Apache Kafka is a distributed streaming platform designed for building real-time data pipelines and streaming applications. Originally developed by LinkedIn, Kafka excels at handling high-throughput, fault-tolerant publish-subscribe messaging between systems.
Core Concepts
Before diving into the setup, let's understand Kafka's fundamental concepts:
Broker: A Kafka server that stores and serves data
Topic: A logical channel for organizing messages, similar to database tables
Partition: Topics are split into partitions for scalability and parallelism
Producer: Applications that publish messages to topics
Consumer: Applications that subscribe to topics and process messages
Zookeeper: Coordinates cluster metadata and leader election (being phased out in newer versions)
Local Development Setup
For local development, we'll use Docker Compose to orchestrate Kafka and its dependencies. This approach provides isolated, reproducible environments without cluttering your system.
Docker Compose Configuration
Our setup includes three services:
Zookeeper - Manages cluster coordination and configuration
Kafka - The main message broker
Kafka-init - Initializes topics and waits for Kafka readiness
Configuration Breakdown
Zookeeper Service
ZOOKEEPER_CLIENT_PORT: Port for client connections (standard is 2181)

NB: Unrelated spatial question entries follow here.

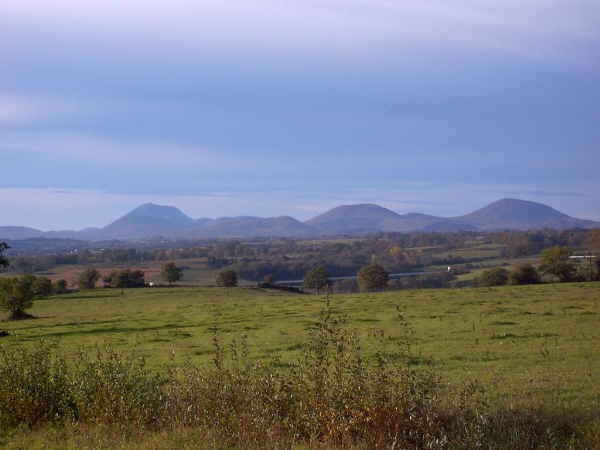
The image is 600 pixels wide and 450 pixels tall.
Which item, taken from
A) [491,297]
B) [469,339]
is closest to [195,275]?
[491,297]

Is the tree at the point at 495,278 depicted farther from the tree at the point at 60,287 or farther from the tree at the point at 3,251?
the tree at the point at 60,287

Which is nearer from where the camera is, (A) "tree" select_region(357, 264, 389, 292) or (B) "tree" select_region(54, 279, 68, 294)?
(A) "tree" select_region(357, 264, 389, 292)

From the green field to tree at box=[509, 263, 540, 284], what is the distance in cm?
1431

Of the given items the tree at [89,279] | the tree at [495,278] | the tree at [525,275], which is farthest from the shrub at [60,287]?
the tree at [525,275]

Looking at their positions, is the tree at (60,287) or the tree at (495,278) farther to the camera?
the tree at (60,287)

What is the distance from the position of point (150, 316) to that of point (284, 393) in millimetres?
33101

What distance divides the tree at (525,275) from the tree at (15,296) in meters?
49.0

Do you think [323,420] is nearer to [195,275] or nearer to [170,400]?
[170,400]

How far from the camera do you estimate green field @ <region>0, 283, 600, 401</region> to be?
1546cm

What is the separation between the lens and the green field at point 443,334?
1546 cm

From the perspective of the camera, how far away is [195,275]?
118875 mm

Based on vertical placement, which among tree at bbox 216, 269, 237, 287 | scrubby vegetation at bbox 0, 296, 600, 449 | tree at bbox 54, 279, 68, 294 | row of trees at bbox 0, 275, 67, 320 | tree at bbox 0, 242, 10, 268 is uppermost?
tree at bbox 0, 242, 10, 268

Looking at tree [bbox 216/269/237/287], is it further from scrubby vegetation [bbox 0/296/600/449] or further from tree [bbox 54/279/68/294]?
scrubby vegetation [bbox 0/296/600/449]

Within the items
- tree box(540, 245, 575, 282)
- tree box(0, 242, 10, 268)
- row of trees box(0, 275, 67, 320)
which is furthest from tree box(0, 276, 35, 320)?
tree box(540, 245, 575, 282)
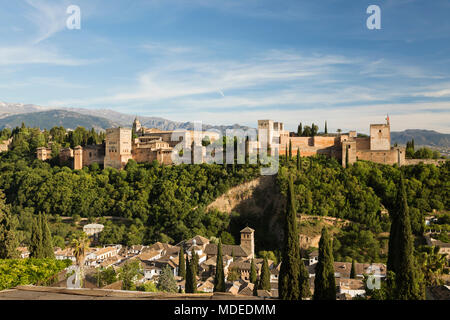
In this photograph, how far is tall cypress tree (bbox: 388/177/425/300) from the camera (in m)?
13.0

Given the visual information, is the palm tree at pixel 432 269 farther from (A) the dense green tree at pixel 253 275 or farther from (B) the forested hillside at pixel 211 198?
(B) the forested hillside at pixel 211 198

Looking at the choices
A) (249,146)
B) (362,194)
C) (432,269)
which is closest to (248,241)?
(249,146)

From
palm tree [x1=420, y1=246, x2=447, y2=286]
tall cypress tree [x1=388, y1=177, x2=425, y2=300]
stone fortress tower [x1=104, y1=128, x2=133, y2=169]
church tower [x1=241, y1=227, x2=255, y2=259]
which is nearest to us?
tall cypress tree [x1=388, y1=177, x2=425, y2=300]

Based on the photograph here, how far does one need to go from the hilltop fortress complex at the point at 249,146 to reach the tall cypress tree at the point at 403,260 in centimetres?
2547

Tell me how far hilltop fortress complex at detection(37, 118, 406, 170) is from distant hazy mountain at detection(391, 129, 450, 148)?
13.7m

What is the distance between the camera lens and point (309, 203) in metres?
36.7

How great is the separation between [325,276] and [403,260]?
2.73 m

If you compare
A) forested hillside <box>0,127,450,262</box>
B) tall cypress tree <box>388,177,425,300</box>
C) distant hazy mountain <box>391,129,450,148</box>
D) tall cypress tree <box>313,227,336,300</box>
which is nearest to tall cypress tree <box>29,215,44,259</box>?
tall cypress tree <box>313,227,336,300</box>

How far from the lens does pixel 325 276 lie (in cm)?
1444

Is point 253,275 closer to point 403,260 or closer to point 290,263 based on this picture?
point 290,263

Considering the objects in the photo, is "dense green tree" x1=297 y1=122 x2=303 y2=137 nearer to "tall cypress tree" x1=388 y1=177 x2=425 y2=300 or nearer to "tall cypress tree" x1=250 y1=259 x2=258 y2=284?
"tall cypress tree" x1=250 y1=259 x2=258 y2=284

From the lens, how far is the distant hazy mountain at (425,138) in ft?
190
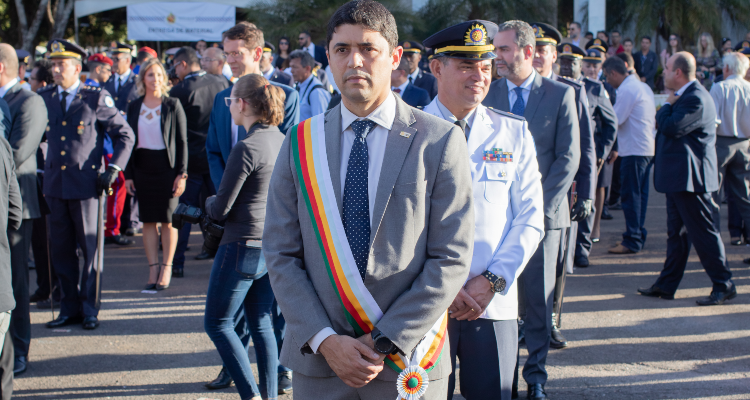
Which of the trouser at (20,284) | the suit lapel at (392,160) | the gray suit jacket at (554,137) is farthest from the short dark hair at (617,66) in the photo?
the suit lapel at (392,160)

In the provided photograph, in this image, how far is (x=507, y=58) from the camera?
4.06 meters

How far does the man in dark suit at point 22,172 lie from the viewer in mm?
4324

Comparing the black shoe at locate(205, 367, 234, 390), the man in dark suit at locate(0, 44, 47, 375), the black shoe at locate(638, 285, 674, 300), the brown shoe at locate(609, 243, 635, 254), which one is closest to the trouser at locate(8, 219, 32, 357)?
the man in dark suit at locate(0, 44, 47, 375)

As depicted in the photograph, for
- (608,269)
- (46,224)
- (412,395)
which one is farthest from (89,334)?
(608,269)

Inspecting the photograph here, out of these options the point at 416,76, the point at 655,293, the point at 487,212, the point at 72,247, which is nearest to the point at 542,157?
the point at 487,212

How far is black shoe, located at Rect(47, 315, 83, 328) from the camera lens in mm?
5391

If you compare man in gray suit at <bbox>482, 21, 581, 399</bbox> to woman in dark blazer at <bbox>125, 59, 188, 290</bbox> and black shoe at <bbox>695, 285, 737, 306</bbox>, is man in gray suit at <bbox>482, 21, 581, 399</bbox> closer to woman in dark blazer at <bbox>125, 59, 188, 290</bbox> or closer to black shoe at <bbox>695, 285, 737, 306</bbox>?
black shoe at <bbox>695, 285, 737, 306</bbox>

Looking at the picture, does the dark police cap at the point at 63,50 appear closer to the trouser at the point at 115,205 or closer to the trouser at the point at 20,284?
the trouser at the point at 20,284

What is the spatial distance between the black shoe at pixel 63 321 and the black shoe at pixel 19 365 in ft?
2.91

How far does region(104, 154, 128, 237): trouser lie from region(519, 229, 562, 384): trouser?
5747 millimetres

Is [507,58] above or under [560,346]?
above

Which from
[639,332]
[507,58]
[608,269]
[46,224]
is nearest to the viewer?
[507,58]

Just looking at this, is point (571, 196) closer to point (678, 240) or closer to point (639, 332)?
point (639, 332)

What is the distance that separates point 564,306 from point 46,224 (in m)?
4.55
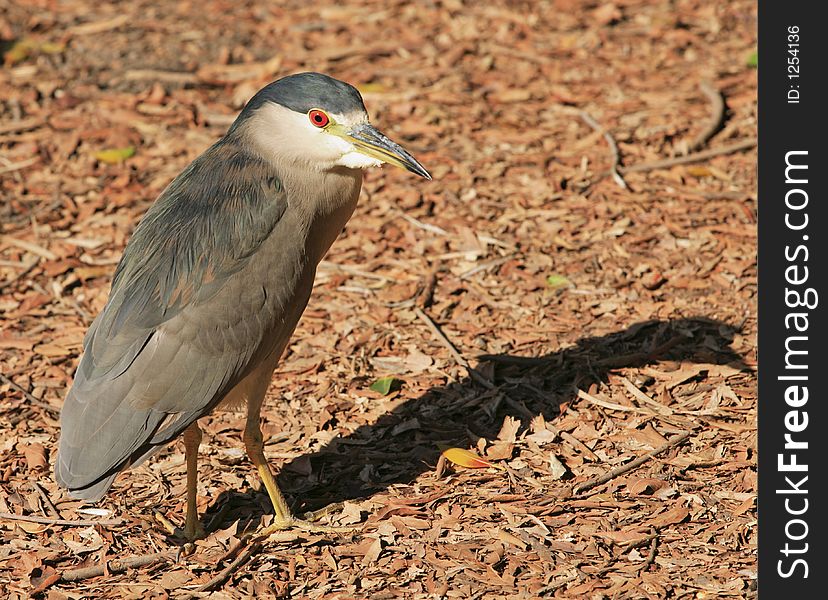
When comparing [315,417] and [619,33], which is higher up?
[619,33]

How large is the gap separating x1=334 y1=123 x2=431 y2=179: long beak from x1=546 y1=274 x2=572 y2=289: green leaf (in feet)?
6.55

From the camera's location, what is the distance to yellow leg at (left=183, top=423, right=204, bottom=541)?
16.9 ft

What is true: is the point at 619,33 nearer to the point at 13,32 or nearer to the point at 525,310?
the point at 525,310

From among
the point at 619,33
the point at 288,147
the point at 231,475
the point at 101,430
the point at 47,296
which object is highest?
the point at 619,33

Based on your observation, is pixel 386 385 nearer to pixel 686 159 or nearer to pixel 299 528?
pixel 299 528

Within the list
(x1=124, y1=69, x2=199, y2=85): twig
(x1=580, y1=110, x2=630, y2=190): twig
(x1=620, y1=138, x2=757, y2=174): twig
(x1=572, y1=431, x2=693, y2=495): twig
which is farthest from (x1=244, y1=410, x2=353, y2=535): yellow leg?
(x1=124, y1=69, x2=199, y2=85): twig

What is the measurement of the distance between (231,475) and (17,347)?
178cm

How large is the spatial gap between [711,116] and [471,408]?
12.5 feet

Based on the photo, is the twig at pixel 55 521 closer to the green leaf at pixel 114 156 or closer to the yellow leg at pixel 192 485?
the yellow leg at pixel 192 485

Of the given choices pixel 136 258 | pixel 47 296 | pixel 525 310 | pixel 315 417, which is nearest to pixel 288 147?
pixel 136 258

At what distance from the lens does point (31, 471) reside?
18.2 ft

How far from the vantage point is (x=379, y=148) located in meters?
5.09

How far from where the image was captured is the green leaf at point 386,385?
608cm

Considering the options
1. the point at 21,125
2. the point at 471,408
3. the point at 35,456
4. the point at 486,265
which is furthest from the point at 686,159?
the point at 21,125
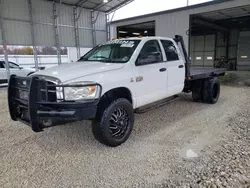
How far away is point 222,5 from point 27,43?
1084cm

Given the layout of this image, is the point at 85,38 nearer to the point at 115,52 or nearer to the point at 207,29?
the point at 115,52

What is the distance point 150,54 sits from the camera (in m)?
3.95

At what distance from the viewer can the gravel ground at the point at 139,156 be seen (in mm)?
2504

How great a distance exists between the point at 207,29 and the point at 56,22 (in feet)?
51.2

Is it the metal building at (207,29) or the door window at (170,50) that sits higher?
the metal building at (207,29)

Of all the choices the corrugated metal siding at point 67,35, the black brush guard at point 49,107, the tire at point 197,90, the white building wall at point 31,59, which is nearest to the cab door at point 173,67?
the tire at point 197,90

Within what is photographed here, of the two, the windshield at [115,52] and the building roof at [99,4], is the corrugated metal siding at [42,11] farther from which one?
the windshield at [115,52]

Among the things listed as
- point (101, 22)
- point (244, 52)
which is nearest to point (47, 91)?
point (101, 22)

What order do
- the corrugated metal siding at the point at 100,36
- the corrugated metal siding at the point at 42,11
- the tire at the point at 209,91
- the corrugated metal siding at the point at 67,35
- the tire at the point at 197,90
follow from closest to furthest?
1. the tire at the point at 209,91
2. the tire at the point at 197,90
3. the corrugated metal siding at the point at 42,11
4. the corrugated metal siding at the point at 67,35
5. the corrugated metal siding at the point at 100,36

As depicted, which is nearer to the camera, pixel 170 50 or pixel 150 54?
pixel 150 54

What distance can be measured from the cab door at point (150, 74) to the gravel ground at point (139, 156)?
2.43 feet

ZOOKEEPER_TICK_TIME: Basic time unit in milliseconds for heartbeats
Volumes: Persistent storage for Zookeeper data and transaction logs
Kafka Service
Key environment variables explained:
KAFKA_BROKER_ID: Unique identifier for this broker in the cluster
KAFKA_ZOOKEEPER_CONNECT: Connection string to Zookeeper ensemble
KAFKA_ADVERTISED_LISTENERS: How clients should connect to this broker
KAFKA_OFFSETS_TOPIC_REPLICATION_FACTOR: Set to 1 for single-broker development
KAFKA_AUTO_CREATE_TOPICS_ENABLE: Automatically creates topics when referenced
⚠️ Important: ADVERTISED_LISTENERS must match how you'll access Kafka. Use localhost:9092 for local development.
Kafka-init Service
This utility container:
Waits for Kafka to be fully ready
Creates the test-topic with 1 partition and replication factor of 1
Exits after initialization (restart: "no")
Starting the Environment
docker compose up
Wait for all services to be ready. You should see logs indicating Kafka is accepting connections and the test-topic has been created.